2.2.6. Statistical analyses. All experimental data were analyzed with Origin 8.0. Means and standard values of triplicates were calculated. SPSS 19.0 was used for statistical evaluation. The results were conducted with three-way analysis of variance (ANOVA). Significance P value was calculated to assess statistical differences between diversity variables (the strains, times, and erythromycin concentrations) and total SOD activity and LDH activity. Evaluations were based on a 5% significance level.

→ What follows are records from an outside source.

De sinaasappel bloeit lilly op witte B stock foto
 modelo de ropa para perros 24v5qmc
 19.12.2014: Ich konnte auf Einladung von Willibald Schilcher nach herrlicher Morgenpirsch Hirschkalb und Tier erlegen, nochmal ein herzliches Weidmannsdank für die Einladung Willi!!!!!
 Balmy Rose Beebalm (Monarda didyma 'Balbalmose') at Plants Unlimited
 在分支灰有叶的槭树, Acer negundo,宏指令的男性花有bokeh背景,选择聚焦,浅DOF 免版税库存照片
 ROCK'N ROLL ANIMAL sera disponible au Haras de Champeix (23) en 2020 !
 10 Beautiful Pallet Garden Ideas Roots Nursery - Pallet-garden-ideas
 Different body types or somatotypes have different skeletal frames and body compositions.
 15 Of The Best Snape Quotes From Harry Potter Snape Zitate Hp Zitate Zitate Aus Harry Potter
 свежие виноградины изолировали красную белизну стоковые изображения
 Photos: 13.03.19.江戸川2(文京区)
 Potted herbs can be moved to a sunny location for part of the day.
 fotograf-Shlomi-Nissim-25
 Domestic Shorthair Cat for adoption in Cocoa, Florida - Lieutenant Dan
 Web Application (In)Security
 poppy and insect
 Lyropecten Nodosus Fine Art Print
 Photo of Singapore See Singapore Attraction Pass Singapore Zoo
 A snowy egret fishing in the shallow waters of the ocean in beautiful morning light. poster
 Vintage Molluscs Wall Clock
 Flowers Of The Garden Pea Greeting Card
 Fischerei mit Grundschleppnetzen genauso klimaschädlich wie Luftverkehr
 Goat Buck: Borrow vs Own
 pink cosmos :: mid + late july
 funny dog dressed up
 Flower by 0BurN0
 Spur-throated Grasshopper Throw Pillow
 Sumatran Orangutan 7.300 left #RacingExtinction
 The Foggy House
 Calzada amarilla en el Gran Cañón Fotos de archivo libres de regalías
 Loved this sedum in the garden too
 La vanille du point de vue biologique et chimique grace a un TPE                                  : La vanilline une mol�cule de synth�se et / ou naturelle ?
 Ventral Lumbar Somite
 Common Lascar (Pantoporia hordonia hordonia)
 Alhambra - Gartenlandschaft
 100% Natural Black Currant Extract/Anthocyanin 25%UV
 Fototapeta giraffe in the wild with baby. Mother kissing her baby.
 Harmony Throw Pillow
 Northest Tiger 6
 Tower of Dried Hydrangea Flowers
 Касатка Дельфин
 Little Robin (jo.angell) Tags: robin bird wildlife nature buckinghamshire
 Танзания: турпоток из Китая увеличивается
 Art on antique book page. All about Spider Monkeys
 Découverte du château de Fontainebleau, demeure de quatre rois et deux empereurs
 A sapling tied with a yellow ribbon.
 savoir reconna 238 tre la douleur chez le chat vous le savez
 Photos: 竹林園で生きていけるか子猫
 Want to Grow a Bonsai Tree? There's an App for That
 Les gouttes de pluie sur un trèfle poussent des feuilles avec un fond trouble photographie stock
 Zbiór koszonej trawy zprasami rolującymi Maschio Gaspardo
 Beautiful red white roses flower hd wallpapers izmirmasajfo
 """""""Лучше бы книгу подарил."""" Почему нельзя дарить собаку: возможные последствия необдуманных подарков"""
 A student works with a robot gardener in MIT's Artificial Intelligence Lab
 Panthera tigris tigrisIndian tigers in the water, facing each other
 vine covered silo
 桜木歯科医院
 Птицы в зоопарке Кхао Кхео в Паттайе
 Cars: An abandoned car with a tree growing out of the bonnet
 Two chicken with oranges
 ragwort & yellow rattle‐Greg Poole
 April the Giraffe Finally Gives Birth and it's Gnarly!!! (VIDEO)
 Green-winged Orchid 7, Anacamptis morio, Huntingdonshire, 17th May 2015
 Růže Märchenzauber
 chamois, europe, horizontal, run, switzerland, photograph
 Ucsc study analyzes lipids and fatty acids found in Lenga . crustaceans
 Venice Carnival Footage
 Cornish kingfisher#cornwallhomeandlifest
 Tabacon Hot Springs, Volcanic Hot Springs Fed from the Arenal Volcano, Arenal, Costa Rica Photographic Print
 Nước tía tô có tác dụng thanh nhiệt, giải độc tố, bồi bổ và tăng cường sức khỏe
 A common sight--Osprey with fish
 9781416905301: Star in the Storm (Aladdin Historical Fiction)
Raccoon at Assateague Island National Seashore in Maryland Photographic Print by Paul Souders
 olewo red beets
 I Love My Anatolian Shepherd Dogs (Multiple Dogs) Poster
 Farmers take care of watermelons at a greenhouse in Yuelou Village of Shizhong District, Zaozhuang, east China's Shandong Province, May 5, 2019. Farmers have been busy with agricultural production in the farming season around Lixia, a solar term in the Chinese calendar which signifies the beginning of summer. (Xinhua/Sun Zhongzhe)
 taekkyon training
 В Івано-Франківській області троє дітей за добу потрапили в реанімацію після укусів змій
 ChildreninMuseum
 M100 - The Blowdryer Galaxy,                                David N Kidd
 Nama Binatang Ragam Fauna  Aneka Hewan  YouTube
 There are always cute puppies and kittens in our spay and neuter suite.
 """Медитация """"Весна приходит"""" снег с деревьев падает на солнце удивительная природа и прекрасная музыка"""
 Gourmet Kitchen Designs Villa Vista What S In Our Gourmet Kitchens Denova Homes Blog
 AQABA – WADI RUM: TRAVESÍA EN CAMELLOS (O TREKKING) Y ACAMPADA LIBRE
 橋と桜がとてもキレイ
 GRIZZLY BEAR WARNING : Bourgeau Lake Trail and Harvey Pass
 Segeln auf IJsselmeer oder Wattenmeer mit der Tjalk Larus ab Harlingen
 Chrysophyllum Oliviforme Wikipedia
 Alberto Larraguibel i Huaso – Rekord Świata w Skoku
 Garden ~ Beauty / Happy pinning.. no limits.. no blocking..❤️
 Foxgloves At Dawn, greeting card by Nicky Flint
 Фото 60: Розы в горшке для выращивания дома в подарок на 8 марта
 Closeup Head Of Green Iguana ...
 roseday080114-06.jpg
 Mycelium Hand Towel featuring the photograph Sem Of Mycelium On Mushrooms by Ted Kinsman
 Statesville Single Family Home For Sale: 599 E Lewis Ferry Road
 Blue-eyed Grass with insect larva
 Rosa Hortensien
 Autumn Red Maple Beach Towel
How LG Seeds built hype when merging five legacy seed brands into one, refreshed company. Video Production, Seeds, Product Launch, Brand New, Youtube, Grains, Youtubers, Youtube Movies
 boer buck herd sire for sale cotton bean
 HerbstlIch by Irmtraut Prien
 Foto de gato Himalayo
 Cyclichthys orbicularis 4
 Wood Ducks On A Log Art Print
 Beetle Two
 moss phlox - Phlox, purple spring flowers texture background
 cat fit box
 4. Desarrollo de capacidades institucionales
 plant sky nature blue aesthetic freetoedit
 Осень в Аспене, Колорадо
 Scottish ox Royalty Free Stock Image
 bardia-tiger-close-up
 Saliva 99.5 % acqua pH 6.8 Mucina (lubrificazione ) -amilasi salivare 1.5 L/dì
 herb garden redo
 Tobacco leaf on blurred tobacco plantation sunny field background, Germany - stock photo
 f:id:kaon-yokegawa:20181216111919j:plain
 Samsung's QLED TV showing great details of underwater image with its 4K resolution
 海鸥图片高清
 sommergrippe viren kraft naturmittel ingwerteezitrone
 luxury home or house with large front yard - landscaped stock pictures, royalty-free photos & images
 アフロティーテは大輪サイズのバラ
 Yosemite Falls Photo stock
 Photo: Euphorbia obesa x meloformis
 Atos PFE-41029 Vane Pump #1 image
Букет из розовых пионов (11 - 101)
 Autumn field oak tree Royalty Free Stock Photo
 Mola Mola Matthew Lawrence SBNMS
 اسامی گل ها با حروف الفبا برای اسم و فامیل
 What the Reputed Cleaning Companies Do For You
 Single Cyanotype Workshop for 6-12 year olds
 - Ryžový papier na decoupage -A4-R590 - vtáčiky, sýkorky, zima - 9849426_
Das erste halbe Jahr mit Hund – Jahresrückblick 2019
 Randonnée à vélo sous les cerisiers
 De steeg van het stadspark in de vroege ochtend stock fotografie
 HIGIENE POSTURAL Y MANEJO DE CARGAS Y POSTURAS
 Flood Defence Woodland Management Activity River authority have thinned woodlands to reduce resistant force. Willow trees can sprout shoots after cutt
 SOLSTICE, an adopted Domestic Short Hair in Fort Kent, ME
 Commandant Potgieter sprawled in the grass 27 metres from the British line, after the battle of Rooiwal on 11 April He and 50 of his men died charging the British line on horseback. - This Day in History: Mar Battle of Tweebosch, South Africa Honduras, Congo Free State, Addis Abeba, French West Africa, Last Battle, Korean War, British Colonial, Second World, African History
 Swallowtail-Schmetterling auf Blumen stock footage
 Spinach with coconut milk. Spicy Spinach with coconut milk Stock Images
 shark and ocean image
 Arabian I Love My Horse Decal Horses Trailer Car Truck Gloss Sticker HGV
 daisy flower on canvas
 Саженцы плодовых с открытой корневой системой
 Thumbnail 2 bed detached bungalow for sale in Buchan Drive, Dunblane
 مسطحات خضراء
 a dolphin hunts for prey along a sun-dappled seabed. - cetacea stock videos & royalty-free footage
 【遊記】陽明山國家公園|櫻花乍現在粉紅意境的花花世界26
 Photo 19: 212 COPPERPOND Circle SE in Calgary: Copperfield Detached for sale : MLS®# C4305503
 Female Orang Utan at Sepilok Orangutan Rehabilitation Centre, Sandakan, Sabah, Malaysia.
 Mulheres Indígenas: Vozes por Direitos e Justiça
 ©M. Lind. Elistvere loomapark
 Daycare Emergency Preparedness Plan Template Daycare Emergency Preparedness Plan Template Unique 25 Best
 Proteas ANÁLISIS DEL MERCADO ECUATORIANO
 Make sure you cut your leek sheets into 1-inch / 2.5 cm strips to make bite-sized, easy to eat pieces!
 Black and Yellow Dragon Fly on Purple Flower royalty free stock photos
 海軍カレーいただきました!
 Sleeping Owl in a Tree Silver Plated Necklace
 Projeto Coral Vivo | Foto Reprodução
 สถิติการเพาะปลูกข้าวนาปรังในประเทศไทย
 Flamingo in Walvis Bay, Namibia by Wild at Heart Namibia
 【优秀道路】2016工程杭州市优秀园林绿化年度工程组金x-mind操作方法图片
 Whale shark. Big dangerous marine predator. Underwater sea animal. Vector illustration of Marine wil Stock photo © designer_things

A P value of <0.05 was considered statistically significance.

3. Results and discussion

3.1. MICs of erythromycin on GY2B and CP13 proliferation

MIC was reported as the lowest concentration of antibiotic that inhibited 99.9% visible bacterial growth after overnight incubation.^27,28 The range of antibiotic concentrations used for determining MIC was achieved by doubling-dilution steps up and down from 1 mg L⁻¹ as required.²⁹ The MIC values of erythromycin on GY2B and CP13 were, respectively, 0.25 mg L⁻¹ (Table 1) and 16 mg L⁻¹ (Fig. 1) as measured in the E-test susceptibility experiment. Five other antibiotics were also used in susceptibility testing and the results are presented in Table 1. The MIC of GY2B (0.25 mg L⁻¹) indicated that GY2B was sensitive (susceptible, S) according to the American Society of Clinical and Laboratory Standards Institute (CLSI) guidance and standards (S ≤ 0.5 mg L⁻¹, R ≥ 8 mg L⁻¹) while the CP13 result (16 mg L⁻¹) indicated resistance (resistant, R). The results also showed that erythromycin had toxic effects on the strains at concentrations higher than the MICs.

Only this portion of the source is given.